Umberto sortit des cuisines et s'approcha de son mari, rivé seul au comptoir du bar depuis le
début du service, fouillant le parquet du regard au bord des larmes, incapable d'aller au
devant des clients.
- Ça me serre le cœur. Je n'arrête pas de penser à ce qu'on lui a fait. Le pauvre.
- On ne regrettera pas. Faut qu'on aille les voir. Fais bonne figure s'il te plaît.
L'armateur était tellement heureux que Stéphane et Umberto en eurent des frissons.
- Je les ai dévorées ! Trois, parce que ma femme n'en a pris qu'une. C'était délicieux ! Pas du
tout le goût auquel je m'attendais.
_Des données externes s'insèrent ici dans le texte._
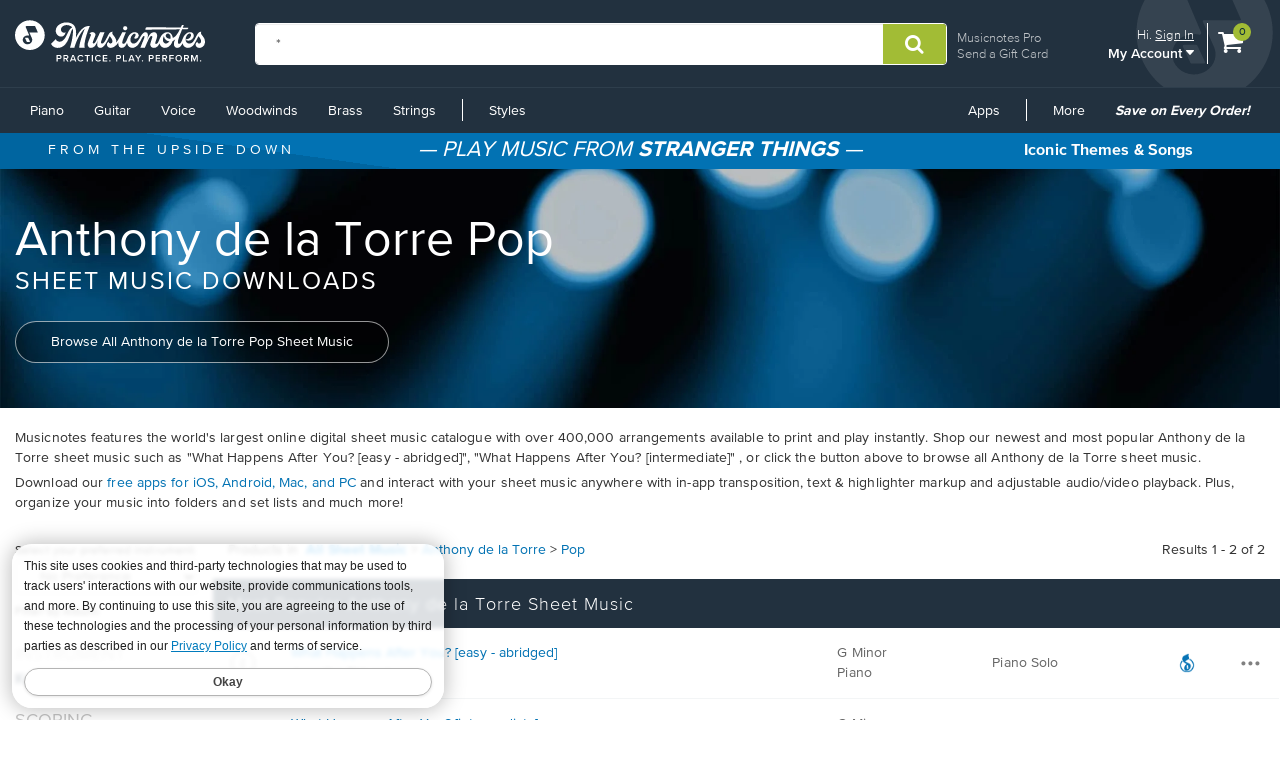

--- FILE ---
content_type: application/javascript; charset=utf-8
request_url: https://musicnotes.resultspage.com/js/sliscripts-7.1.js?r=589281
body_size: 1312
content:
(function(window,undefined){window.SLI=window.SLI||{};window.SLI.console={log:window.console?console.log:function(a){}};function afPosition(href){var afStart=href.indexOf("&af=");if(afStart===-1){afStart=href.indexOf("?af=")}var afEnd=href.indexOf("&",afStart+1);return{start:afStart===-1?null:afStart+4,end:afEnd===-1?null:afEnd}}function afFromUrl(href){var afPos=afPosition(href);if(afPos.start===null){return""}if(afPos.end){href=href.substring(afPos.start,afPos.end)}else{href=href.substring(afPos.start)}return href.replace(/%20/g," ").replace(/%3[aA]/g,":")
}function replaceAfInUrl(af,href){var newHref;var afPos=afPosition(href);if(afPos.start!==null){var beforeAf=href.substring(0,afPos.start-4);var afterAf=afPos.end?href.substring(afPos.end):"";if(af){newHref=beforeAf+"&af="+af+afterAf}else{newHref=beforeAf+afterAf}}else{if(!!af){newHref=href.includes("?")?href+"&af="+af:href+"?af="+af}else{newHref=href}}newHref=newHref.replace(/[?&]$/,"");return newHref}function tokeniseAf(af){var afParts=af.split(" ");var tokens=[];for(var i=0;i<afParts.length;i++){var tokenParts=afParts[i].split(":");
if(tokenParts[0]&&tokenParts[1]){tokens.push({facet:tokenParts[0],value:tokenParts[1]})}}return tokens}function afFromTokens(tokens){var af="";for(var i=0;i<tokens.length;i++){if(tokens[i].facet&&tokens[i].value){af+=tokens[i].facet+":"+tokens[i].value+" "}}return af.replace(/\s+$/,"")}function updateFacet(tokens,facet,value,prepend){var facetIndex=-1;for(var i=0;i<tokens.length;i++){if(tokens[i].facet===facet){if(!prepend){facetIndex=i;if(tokens[i].value===value){tokens.splice(i,1);break}tokens[i].value=value
}else{if(tokens[i].value===value){facetIndex=i;tokens.splice(i,1);break}}}}if(facetIndex===-1){tokens.unshift({facet:facet,value:value})}return tokens}function facetsFrom(tokens,facet,value){var facetIndex=-1;for(var i=0;i<tokens.length;i++){if(tokens[i].facet===facet){if(!!value&&tokens[i].value===value){facetIndex=i;break}else{if(!value){facetIndex=i;break}}}}if(facetIndex!==-1){tokens.splice(facetIndex,1)}return tokens}processFacets=function(extraHref,facet,value,multi){var facetUrl=window.SLI.facetUrl||window.facet_url;
if(!facetUrl){facetUrl=""}if(!extraHref){extraHref=""}var href=facetUrl+extraHref;if(!value){value=""}if(!facet){return href}var afTokens=tokeniseAf(afFromUrl(href));afTokens=updateFacet(afTokens,facet,value,(multi&&value));var updatedUrl=replaceAfInUrl(afFromTokens(afTokens),href);if(!updatedUrl.includes("?")){if(updatedUrl.indexOf("search/go")!==-1||updatedUrl.indexOf("landing/go")!==-1){updatedUrl=updatedUrl.replace(/\/go/,"/go?")}else{if(updatedUrl.indexOf("search")!==-1){updatedUrl=updatedUrl.replace("search","search?")
}}}if(!updatedUrl.includes("&af=")&&updatedUrl.endsWith("/"+value)){updatedUrl+="/"+value}return updatedUrl};removeFacets=function(extraHref,facet,value){var facetUrl=window.SLI.facetUrl||window.facet_url;if(!facetUrl){facetUrl=""}if(!extraHref){extraHref=""}var href=facetUrl+extraHref;if(!facet){return href}var afTokens=tokeniseAf(afFromUrl(href));afTokens=facetsFrom(afTokens,facet,value);var updatedUrl=replaceAfInUrl(afFromTokens(afTokens),href);if(!updatedUrl.includes("?")){if(updatedUrl.indexOf("search/go")!==-1||updatedUrl.indexOf("landing/go")!==-1){updatedUrl=updatedUrl.replace(/\/go/,"/go?")
}else{if(updatedUrl.indexOf("search")!==-1){updatedUrl=updatedUrl.replace("search","search?")}}}if(updatedUrl.endsWith("/"+value)){var urlParts=updatedUrl.split("/");var lastPart=urlParts[urlParts.length-1];if(lastPart===value){urlParts.pop();updatedUrl=urlParts.join("/")}}return updatedUrl};resetFacets=function(extraHref){var facetUrl=window.SLI.facetUrl||window.facet_url;if(!facetUrl){facetUrl=""}if(!extraHref){extraHref=""}return(facetUrl+extraHref).replace(/&af=[^&]+/,"")};isFacetApplied=function(facet,value){var facetUrl=window.SLI.facetUrl||window.facet_url;
if(!facetUrl){return false}var af=afFromUrl(facetUrl);var afTokens=tokeniseAf(af);for(var i=0;i<afTokens.length;i++){if(afTokens[i].facet===facet&&afTokens[i].value===value){return true}}var currentUrl=window.location.href;if(currentUrl.endsWith("/"+value)){return true}return false};window.SLI._processFacets=processFacets;window.SLI._resetFacets=resetFacets;window.SLI._removeFacets=removeFacets;window.SLI._isFacetApplied=isFacetApplied;window.SLI.processFacets=function(extraHref,facet,value,multi){document.location=processFacets(extraHref,facet,value,multi)
};window.SLI.resetFacets=function(extraHref){document.location=resetFacets(extraHref)};window.SLI.removeFacets=function(extraHref,facet,value){document.location=removeFacets(extraHref,facet,value)};if(!window.facet_url&&!window.SLI.facetUrl){SLI.console.log("SLI Critical JavaScript error. Facet URL is not defined.")}})(window);(function(jQuery){jQuery.equalizeHeight=function(options){var new_height=0;var first_item=0;var elem_selector=options.element;var elements=jQuery(elem_selector);elements.each(function(i,n){var item=jQuery(n);
var item2=jQuery(elements[i+1]);if(i==(elements.size()-1)){var title_height=item.height();if(title_height>new_height){new_height=title_height}elements.slice(first_item,(i+1)).height(new_height)}else{var top=item.offset().top;var top2=item2.offset().top;var title_height=item.height();if(title_height>new_height){new_height=title_height}if(top2>top){elements.slice(first_item,(i+1)).height(new_height);new_height=0;first_item=i+1}}})}})(jQuery);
Ça ressemblait à du singe, mais tellement plus tendre.
Évidemment je ne vous demande pas comment vous vous êtes procuré ces belles pièces.
- C'est effectivement un secret qu'il vaut mieux ne pas dévoiler concéda prudemment
Umberto en s'appuyant négligemment au dossier d'une chaise libre.
- Cela risque d'être impossible d'en retrouver monsieur Fleisch se précipita Stéphane pour
éviter tout récidive, les mains nouées devant lui.
Plus loin les clients mangeaient à petites bouchées des plats apportés par les serveurs en
sous-effectif. Depuis la veille le service était perturbé par l'absence soudaine d'un jeune
serveur. Stéphane avait expliqué à l'équipe son départ en catastrophe au chevet de son
arrière-grand-père et qu'il allait probablement rester définitivement près de sa famille.
- Les insectes vont me paraître vraiment fades maintenant s'écria la femme. Comblé,
l'homme hochait la tête, le buste en arrière, les mains sans honte sur son ventre.
- Content que cela vous ait plu murmura Umberto – trop ému, Stéphane, en retrait, ne disait
rien. Je vous fais suivre les fruits, le dessert du jour et des cafés ?
- C'est une merveilleuse journée pérora encore le client à l'attention du couple de
restaurateurs. Il eût un regard repus, plein de fierté, mais d'abord adressé à lui-même.
- Le Rat Radieux est vraiment un grand restaurant avec vous deux à sa tête, une vraie famille.
Tiens d'ailleurs, votre inséparable chien n'est pas avec vous ? Toujours caché sous le
comptoir ? D'habitude il vous accompagne tout le temps.
- Je vais chercher les desserts murmura Stéphane, tremblant à l'évocation de Médor, son
épagneul. Ses premières larmes ne coulèrent qu'une fois à mi-chemin des cuisines.
Impassible, Umberto resta seul face au couple.
- Non. On a dû hélas s'en séparer brutalement.